**GEGEVEN TEKST:**
= = = = =
De jonge Hergé vond het leven maar saai. Hij werd lid van de padvinderij. Dat was een goede afleiding voor dat saaie leven. Met zijn club ging hij kamperen in de Belgische Ardennen waar hij met zijn vrienden trouw, inventiviteit, hulpvaardigheid, maar vooral avontuur beleefde. Ook op school verveelde hij zich. Zijn belangrijkste afleiding was tekenen. Urenlang zat hij aan de keukentafel te tekenen, maar hij wist eigenlijk niet wat hij met zijn leven aan moest.
Na zijn militaire dienst kwam hij te werken op de abonnementenadministratie van Le Vingtième Siècle, een rechtse Brusselse krant die werd geleid door abbé Norbert Wallez, een katholieke priester die met zijn politieke ideeën heel dicht in de buurt van het fascisme kwam. Aan hem had Hergé naar eigen zeggen alles te danken. Niet alleen koppelde Wallez Hergé aan zijn secretaresse Germaine Kieckens, met wie hij vervolgens in 1932 trouwde. Hij haalde Hergé ook weg van de abonnementenadministratie. Wallez had namelijk ontdekt dat hij aardig wat tekentalent had. Hergé ging met succes reclame-affiches voor de krant maken. Wallez bedacht de 'Petit Vingtième', een speciale pagina voor de kinderen, en vroeg Hergé om ook daarvoor te tekenen. Die verzon 'De avonturen van Totor, hopman van de meikevers'. Als je die eerste prenten ziet, is het duidelijk dat we hier te doen hebben met de voorloper van Tintin/Kuifje. De Belgische kinderen waren meteen enthousiast en dat gold ook voor pater Wallez, die van de jeugdpagina van zijn krant een kinderbijlage maakte, waarover Hergé de leiding kreeg.

 

 

Kleine reporter

Op die plek maakte Totor in 1929 plaats voor Tintin, de kleine reporter die samen met zijn trouwe hondje Bobbie zijn eerste avontuur beleefde in het land van de Sovjets. Het werd zo’n groot succes dat Wallez besloot om Tintin au pays des Soviets in boekvorm uit te geven. Dat werd het eerste Kuifje-album. Op dit moment brengt het als collector’s item kapitalen op. Wallez had voor een publiciteitsstunt gezorgd. Op station Brussel-Noord kwam een jongeman, gekleed in Russische kleren, samen met zijn hondje Bobbie met de trein aan, zogenaamd uit Moskou. Duizenden kinderen ontvingen hun held. Een jaar later stonden, naar aanleiding van de publicatie van Kuifje in Afrika, duizenden Belgische kinderen op hetzelfde station te wachten om Bobbie en Kuifje (met tropenhelm) te verwelkomen, die zogenaamd net uit Congo terugkwamen.

 

(Wikipedia - Published in Tintin and the World of Herge, Benoit Peeters, 1988)
= = = = =
**RUWE GEGEVENS:**

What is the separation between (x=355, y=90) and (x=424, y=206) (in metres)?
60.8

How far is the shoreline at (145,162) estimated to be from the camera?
= = = = =
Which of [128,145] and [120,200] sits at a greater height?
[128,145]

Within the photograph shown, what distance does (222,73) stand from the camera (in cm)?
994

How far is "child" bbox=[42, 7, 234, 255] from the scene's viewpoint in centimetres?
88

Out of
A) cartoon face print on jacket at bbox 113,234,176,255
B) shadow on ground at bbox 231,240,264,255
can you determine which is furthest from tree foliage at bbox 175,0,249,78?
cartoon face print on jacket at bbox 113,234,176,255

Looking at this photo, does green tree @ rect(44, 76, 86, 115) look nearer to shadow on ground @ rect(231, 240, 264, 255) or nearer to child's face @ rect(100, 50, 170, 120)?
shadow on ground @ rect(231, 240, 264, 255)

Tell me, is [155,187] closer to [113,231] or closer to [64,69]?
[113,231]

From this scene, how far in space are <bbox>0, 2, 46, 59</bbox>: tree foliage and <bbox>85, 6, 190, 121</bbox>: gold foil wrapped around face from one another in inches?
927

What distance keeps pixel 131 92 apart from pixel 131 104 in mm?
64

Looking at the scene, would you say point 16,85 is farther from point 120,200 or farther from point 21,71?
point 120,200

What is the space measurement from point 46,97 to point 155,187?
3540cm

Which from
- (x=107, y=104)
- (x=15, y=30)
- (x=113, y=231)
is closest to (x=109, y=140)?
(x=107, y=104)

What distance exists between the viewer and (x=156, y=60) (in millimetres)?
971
= = = = =
**OPDRACHT 1:**
Neem uit de tekst over Hergé woordelijk het stuk over vanaf "Op die plek" tot en met "uit Congo terugkwamen.".
**OPDRACHT 2:**
Zeg bij elke uitspraak hieronder of die overeenkomt met de tekst over Hergé. Antwoord met ja of nee en citeer letterlijk de woorden uit die tekst die de doorslag geven.
(a) Hergé trouwde in 1932 met Germaine Kieckens.
(b) Het eerste Kuifje-album was Kuifje in Afrika.
(c) Na zijn militaire dienst ging Hergé bij de krant meteen aan de slag als tekenaar.

**ANTWOORD 1:**
Op die plek maakte Totor in 1929 plaats voor Tintin, de kleine reporter die samen met zijn trouwe hondje Bobbie zijn eerste avontuur beleefde in het land van de Sovjets. Het werd zo’n groot succes dat Wallez besloot om Tintin au pays des Soviets in boekvorm uit te geven. Dat werd het eerste Kuifje-album. Op dit moment brengt het als collector’s item kapitalen op. Wallez had voor een publiciteitsstunt gezorgd. Op station Brussel-Noord kwam een jongeman, gekleed in Russische kleren, samen met zijn hondje Bobbie met de trein aan, zogenaamd uit Moskou. Duizenden kinderen ontvingen hun held. Een jaar later stonden, naar aanleiding van de publicatie van Kuifje in Afrika, duizenden Belgische kinderen op hetzelfde station te wachten om Bobbie en Kuifje (met tropenhelm) te verwelkomen, die zogenaamd net uit Congo terugkwamen.

**ANTWOORD 2:**
(a) Ja: "met wie hij vervolgens in 1932 trouwde"
(b) Nee: "Wallez besloot om Tintin au pays des Soviets in boekvorm uit te geven. Dat werd het eerste Kuifje-album."
(c) Nee: "kwam hij te werken op de abonnementenadministratie van Le Vingtième Siècle"